How to Create a Presentation Outline

“A person without a plan is lost before they start.” – Lewis K Bendele

Here is a step-by-step guide to creating the outline for your presentation:

1. Know the Purpose of Your Presentation

The essential part of creating a presentation outline is to determine the goal of your presentation. To find this, consider what you want your audience to learn or support following your talk. For example, a non-profit organization that takes care of street dogs may give a presentation to persuade listeners to take care of street dogs by giving them some food. The goal for the presentation should be very concise and measurable so you can have a particular point of focus for your presentation. The most common goals for presentations include:

·         Motivating

·         Educating

·         Inciting an action

·         Informing

·         Entertaining

·         Persuading users to do something specific

2. Build a Structure

To build a great skyscraper, make sure the structure is right! The same goes for building an efficient presentation outline. While building the structure of your presentation outline, consider in which direction each of your discussion points is going in your talk and what premises you can use to support those points. The most popular way to organize the structure is by writing each point on sticky notes so that they can move around and see how each point contributes to the purpose of the presentation. To make better use of the audience’s time, you can also write how much time each segment of the presentation takes. The three major segments into which a presentation is divided are:

·         Introduction

·         Body

·         Conclusion

3. Outline the Start of Your Presentation

Have you wondered why great presenters always start their presentations with a rhetorical question, or share a relatable story, or use a quote? The answer to this is they create a backstage for their presentation and engage their audience early on by setting the tone they want for the rest of their presentation. These are the ways they grab the attention of the audience, which leads to better engagement and response.

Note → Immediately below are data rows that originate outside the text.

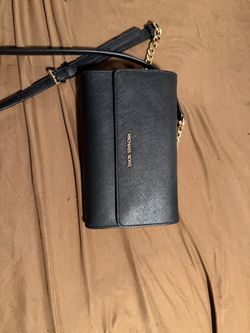 Michael Kors bag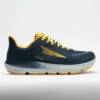Altra Provision 6 Men's Navy -Holabird Sports Elegant Shop 047769 3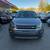 2017 Land Rover Discovery Sport - Financing Available! 5 thumbnail
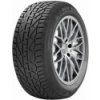 SEBRING SNOW 235/55 R17 103 V Sklad 2 SEBRING SNOW 235/55 R17 103 V Sklad 2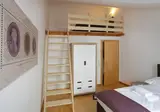 Appartement Mozart foto 18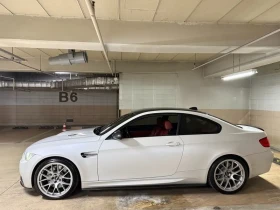 BMW M3, снимка 13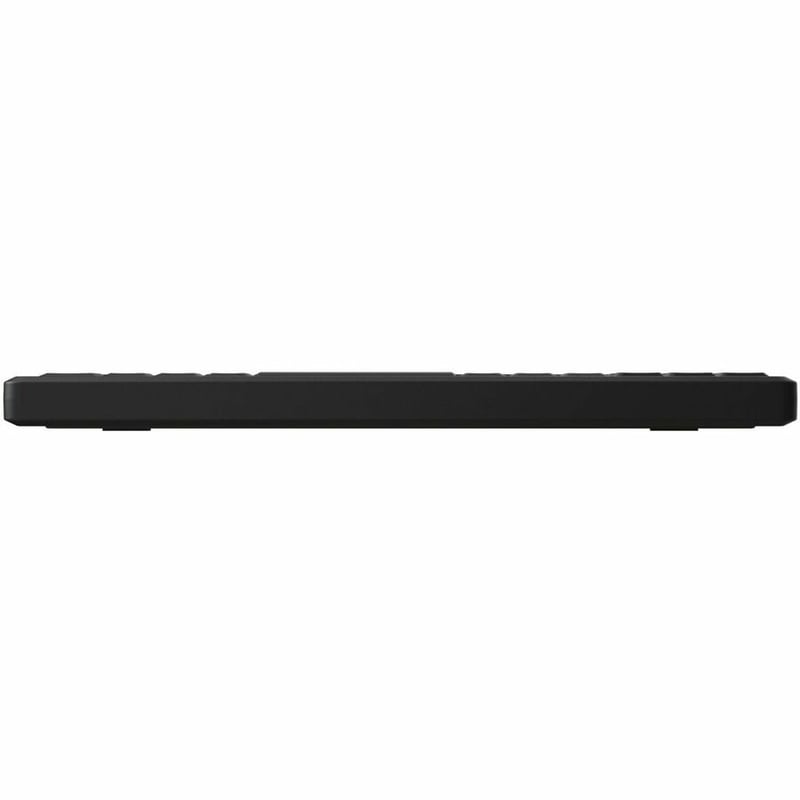 TG3 CK82S Keyboard - Thumbnail 3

When you plan your presentation outline, always plan how you want to start the presentation, as it will set the tone and backstage of your presentation.

4. Use Visual Aids

We’ve all been there; those long lectures and corporate meetings, where you give it all to stay attentive to the data being shown and slowly being read off of a boring spreadsheet.

Don’t make that same mistake in your presentation. Incorporate your data in a visual and engaging way. Take a thought about adding pictures, videos, or other content to your presentation. The style and color scheme you choose for the text on your slides should be taken into account as additional visual material. You can communicate some emotions through color; for example, the color red portrays passion.

While outlining your presentation, mention which visual aids you want to use, where, and how you want to use them.

5. Include a Call-to-Action

Add a call-to-action for your audience to get a better outcome from your presentation. For example, a businessman in a presentation to the audience will try to persuade them to buy his company’s product. Call-to-action brings the audience to the desired place that you want them to. Make your audience aware of the benefits they will get by coming to your desired place.

Clearly mention in your presentation outline which CTA you will be using.


A presentation outline is a tool that can be used for creating a presentation in the most logical manner. It helps improve the presentation on an all-rounder basis. Moreover, it gives your audience a visual representation of what you will be talking about and supports in capturing their interest.

It takes meticulous planning, close attention to content details, and a keen eye for design to produce an effective presentation outline. If not properly outlined, even the best presentations can be disastrous.  

“Practice makes a man perfect,” as they said.

“Practice can make your presentation perfect,” we implied.